__Work instructions__:
The answer must consist of every line in the data that contains "recognition".

__Dataset excerpts__:

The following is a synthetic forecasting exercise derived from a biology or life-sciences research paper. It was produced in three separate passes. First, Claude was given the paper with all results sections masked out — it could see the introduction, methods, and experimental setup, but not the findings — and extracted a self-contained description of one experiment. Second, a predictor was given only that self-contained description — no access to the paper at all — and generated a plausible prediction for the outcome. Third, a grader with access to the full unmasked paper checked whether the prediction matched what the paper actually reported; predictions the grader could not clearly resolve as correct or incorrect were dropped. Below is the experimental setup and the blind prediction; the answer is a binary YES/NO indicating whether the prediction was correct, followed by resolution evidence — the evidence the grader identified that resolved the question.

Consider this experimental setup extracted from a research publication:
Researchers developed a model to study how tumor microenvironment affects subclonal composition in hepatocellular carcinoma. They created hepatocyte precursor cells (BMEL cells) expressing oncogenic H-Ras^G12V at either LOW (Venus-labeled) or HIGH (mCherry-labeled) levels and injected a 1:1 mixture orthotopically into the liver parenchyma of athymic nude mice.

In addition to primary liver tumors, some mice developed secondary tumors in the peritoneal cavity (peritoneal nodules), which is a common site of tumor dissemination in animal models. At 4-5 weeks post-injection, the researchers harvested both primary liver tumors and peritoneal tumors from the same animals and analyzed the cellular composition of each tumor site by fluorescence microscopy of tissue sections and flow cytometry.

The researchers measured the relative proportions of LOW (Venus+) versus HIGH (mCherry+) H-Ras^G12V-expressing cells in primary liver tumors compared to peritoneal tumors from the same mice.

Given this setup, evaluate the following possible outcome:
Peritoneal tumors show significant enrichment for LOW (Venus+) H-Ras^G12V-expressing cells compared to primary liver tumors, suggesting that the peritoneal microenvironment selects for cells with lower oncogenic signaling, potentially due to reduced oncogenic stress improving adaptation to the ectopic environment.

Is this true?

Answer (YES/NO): YES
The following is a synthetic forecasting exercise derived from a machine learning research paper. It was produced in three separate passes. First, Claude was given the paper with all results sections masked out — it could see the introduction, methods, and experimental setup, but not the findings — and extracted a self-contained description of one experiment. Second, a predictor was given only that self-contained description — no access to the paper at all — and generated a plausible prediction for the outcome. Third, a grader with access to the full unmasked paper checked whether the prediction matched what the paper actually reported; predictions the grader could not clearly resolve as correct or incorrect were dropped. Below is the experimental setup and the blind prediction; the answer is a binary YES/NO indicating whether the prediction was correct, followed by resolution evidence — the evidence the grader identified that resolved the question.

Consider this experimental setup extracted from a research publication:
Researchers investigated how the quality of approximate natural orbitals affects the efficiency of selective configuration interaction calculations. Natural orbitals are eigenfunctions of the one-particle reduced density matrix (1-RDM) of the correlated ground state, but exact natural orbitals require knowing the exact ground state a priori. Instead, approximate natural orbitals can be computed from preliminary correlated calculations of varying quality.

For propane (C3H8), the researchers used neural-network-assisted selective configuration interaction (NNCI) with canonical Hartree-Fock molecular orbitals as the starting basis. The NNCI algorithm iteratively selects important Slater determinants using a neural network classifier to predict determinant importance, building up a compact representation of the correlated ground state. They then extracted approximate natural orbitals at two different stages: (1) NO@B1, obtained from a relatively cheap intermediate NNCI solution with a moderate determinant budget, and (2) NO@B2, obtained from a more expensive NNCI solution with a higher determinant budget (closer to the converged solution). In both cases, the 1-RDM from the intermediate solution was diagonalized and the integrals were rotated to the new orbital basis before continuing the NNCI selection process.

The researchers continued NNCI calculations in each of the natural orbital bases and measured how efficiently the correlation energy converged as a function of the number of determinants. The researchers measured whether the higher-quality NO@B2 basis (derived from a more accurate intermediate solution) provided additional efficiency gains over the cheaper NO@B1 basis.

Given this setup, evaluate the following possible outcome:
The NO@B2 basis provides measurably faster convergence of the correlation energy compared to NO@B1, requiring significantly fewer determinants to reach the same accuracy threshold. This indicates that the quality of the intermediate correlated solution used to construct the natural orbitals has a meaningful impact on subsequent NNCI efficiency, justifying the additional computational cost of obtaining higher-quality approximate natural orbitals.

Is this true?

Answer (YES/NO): YES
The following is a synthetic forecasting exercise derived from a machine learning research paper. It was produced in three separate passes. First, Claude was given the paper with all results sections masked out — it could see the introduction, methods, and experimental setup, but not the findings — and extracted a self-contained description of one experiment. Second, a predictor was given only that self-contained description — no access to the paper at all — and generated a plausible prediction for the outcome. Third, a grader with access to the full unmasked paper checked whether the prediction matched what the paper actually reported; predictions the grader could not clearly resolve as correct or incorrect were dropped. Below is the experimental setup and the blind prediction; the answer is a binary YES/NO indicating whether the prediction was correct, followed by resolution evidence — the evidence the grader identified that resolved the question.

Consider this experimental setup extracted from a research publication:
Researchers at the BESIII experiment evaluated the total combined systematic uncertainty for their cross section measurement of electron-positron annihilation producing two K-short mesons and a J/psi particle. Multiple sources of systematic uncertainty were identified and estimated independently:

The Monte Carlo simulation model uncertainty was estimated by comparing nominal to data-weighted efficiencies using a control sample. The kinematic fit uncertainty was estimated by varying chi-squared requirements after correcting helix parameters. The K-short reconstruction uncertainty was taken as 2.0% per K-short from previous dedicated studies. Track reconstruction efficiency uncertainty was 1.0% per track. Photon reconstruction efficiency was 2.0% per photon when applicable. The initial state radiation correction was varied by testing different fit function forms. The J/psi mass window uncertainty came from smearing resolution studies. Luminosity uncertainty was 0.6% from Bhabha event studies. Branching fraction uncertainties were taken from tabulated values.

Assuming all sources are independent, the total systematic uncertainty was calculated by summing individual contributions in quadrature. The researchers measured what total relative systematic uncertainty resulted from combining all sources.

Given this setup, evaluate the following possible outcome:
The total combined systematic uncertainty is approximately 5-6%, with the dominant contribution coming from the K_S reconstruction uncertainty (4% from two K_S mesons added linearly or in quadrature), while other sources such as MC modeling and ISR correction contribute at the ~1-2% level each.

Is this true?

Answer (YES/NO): NO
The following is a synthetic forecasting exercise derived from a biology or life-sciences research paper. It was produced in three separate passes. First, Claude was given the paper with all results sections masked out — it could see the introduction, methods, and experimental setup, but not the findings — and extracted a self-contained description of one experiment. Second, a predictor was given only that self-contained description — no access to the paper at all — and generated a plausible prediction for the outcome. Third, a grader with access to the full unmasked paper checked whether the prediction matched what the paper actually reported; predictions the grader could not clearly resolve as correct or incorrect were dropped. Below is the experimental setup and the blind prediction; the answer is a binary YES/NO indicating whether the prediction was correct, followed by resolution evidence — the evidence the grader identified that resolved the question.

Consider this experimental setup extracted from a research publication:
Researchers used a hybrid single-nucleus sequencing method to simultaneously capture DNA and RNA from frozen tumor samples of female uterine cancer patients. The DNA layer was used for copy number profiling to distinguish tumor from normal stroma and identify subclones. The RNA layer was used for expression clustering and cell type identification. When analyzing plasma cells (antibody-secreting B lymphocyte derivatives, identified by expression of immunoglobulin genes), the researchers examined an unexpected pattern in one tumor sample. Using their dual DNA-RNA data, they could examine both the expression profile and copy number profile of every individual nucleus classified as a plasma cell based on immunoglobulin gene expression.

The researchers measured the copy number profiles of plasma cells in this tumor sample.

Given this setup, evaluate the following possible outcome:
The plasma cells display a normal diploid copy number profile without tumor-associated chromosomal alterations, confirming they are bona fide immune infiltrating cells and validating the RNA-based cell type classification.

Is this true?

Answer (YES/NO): NO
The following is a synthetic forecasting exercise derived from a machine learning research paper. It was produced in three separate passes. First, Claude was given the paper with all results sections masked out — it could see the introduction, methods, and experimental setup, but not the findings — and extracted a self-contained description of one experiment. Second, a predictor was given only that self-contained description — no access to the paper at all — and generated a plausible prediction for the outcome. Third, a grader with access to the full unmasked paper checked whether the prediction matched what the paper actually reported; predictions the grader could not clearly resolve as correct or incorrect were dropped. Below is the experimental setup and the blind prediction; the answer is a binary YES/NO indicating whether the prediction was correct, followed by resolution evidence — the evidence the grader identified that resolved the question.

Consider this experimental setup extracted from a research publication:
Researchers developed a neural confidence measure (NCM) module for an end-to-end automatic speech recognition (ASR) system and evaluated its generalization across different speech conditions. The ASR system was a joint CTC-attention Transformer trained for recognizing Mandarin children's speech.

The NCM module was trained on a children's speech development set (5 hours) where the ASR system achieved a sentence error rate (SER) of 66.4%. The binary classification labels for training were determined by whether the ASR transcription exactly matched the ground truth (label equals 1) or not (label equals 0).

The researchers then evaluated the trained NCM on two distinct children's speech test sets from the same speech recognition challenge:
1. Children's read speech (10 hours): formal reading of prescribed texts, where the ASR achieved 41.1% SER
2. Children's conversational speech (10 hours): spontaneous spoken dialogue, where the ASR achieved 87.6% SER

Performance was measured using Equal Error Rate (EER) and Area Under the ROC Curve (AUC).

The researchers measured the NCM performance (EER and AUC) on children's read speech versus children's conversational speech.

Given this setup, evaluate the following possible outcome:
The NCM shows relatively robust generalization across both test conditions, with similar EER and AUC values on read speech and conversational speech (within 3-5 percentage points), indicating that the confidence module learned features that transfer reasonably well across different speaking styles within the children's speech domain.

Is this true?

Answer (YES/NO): NO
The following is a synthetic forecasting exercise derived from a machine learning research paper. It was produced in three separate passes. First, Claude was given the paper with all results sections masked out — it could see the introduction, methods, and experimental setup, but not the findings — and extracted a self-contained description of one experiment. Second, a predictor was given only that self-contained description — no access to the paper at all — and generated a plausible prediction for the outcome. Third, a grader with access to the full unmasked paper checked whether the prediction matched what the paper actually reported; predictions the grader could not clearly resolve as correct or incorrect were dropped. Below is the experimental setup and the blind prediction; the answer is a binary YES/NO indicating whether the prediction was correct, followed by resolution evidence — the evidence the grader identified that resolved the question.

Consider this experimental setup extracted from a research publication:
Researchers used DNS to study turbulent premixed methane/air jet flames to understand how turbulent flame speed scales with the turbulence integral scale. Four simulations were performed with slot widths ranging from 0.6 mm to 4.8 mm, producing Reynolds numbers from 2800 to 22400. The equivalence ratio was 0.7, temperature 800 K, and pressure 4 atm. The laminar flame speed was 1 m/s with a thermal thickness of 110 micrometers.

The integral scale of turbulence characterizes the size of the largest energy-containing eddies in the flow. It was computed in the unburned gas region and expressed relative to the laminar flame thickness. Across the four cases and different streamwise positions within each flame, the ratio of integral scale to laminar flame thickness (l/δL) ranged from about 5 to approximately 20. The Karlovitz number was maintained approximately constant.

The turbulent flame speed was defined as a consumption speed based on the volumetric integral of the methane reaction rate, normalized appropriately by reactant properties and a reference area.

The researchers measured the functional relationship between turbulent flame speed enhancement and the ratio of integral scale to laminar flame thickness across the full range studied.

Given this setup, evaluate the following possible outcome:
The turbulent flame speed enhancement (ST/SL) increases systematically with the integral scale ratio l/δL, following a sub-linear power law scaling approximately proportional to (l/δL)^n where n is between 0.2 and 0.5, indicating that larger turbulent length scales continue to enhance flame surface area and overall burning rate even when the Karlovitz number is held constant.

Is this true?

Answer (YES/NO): NO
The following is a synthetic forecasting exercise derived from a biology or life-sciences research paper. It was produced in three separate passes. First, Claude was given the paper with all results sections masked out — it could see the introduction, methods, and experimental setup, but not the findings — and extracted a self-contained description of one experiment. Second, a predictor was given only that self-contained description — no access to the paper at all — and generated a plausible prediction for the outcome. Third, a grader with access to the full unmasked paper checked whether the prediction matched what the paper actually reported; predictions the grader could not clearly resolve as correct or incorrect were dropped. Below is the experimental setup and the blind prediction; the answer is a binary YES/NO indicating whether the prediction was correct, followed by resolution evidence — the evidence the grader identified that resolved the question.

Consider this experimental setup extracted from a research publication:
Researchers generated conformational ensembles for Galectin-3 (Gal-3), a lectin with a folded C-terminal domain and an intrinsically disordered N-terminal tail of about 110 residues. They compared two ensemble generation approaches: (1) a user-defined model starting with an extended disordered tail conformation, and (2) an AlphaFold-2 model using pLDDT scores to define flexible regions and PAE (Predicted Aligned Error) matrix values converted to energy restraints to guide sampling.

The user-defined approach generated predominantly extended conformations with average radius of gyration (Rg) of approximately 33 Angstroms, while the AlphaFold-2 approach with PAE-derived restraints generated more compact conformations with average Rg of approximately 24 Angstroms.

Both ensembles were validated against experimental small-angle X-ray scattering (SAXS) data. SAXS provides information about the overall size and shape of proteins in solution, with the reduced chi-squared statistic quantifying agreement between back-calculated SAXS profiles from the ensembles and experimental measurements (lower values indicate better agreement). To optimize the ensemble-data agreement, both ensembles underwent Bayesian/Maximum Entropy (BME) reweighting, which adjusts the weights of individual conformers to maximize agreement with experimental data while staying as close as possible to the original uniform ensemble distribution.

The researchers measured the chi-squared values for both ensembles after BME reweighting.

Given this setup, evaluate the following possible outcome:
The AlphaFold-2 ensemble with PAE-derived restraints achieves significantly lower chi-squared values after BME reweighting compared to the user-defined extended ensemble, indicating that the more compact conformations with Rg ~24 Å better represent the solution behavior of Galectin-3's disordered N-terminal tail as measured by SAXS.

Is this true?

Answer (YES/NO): NO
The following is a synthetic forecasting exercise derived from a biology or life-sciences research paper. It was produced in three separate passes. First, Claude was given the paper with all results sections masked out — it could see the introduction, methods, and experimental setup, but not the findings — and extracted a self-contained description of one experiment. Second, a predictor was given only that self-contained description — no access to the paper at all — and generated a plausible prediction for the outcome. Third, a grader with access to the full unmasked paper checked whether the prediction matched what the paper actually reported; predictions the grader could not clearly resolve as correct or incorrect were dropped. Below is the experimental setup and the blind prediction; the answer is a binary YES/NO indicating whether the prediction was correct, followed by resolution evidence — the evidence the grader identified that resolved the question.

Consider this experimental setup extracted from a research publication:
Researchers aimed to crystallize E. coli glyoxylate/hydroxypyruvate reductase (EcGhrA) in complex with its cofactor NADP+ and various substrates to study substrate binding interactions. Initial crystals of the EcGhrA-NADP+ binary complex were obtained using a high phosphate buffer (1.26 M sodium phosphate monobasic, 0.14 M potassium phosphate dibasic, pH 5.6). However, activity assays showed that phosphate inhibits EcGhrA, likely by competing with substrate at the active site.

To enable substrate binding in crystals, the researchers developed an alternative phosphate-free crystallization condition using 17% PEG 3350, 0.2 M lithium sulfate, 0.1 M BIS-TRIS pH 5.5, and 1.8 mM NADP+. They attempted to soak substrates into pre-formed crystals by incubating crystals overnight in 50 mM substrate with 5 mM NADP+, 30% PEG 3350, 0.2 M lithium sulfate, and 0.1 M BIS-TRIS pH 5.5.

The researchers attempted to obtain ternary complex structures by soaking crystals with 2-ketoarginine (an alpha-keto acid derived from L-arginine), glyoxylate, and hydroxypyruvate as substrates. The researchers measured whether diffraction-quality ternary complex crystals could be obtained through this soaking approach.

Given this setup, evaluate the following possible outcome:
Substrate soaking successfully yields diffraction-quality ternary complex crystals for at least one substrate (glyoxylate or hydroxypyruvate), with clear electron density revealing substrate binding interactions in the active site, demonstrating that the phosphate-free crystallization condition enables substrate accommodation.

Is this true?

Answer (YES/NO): YES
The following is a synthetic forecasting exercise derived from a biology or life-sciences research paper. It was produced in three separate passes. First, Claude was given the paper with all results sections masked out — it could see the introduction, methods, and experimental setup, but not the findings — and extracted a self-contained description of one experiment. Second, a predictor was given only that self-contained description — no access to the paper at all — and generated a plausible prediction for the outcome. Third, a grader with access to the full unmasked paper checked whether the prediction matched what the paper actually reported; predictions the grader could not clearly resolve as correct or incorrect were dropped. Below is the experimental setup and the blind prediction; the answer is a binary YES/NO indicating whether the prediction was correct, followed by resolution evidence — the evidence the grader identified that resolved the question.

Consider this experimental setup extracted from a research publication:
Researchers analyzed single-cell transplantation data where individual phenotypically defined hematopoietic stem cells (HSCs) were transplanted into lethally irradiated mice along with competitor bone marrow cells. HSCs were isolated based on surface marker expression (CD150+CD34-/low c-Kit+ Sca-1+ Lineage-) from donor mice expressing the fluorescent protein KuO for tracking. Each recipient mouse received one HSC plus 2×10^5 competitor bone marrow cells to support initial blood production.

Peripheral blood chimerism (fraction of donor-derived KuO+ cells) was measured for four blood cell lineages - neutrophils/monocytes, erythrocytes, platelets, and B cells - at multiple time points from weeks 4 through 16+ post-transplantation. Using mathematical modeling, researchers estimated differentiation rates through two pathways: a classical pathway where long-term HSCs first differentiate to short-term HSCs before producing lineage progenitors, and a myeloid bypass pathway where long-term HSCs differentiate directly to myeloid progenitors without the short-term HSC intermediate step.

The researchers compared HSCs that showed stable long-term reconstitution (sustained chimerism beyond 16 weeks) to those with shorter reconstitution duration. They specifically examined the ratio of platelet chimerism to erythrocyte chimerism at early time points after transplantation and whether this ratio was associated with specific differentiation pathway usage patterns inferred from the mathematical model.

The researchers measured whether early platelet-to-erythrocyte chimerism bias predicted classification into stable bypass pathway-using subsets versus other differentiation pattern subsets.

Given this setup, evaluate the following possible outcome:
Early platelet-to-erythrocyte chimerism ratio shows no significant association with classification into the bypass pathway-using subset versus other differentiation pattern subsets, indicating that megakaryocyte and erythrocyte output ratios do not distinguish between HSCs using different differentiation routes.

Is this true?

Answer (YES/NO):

__Your solution__:
Researchers developed a neural confidence measure (NCM) module for an end-to-end automatic speech recognition (ASR) system and evaluated its generalization across different speech conditions. The ASR system was a joint CTC-attention Transformer trained for recognizing Mandarin children's speech.
The researchers then evaluated the trained NCM on two distinct children's speech test sets from the same speech recognition challenge:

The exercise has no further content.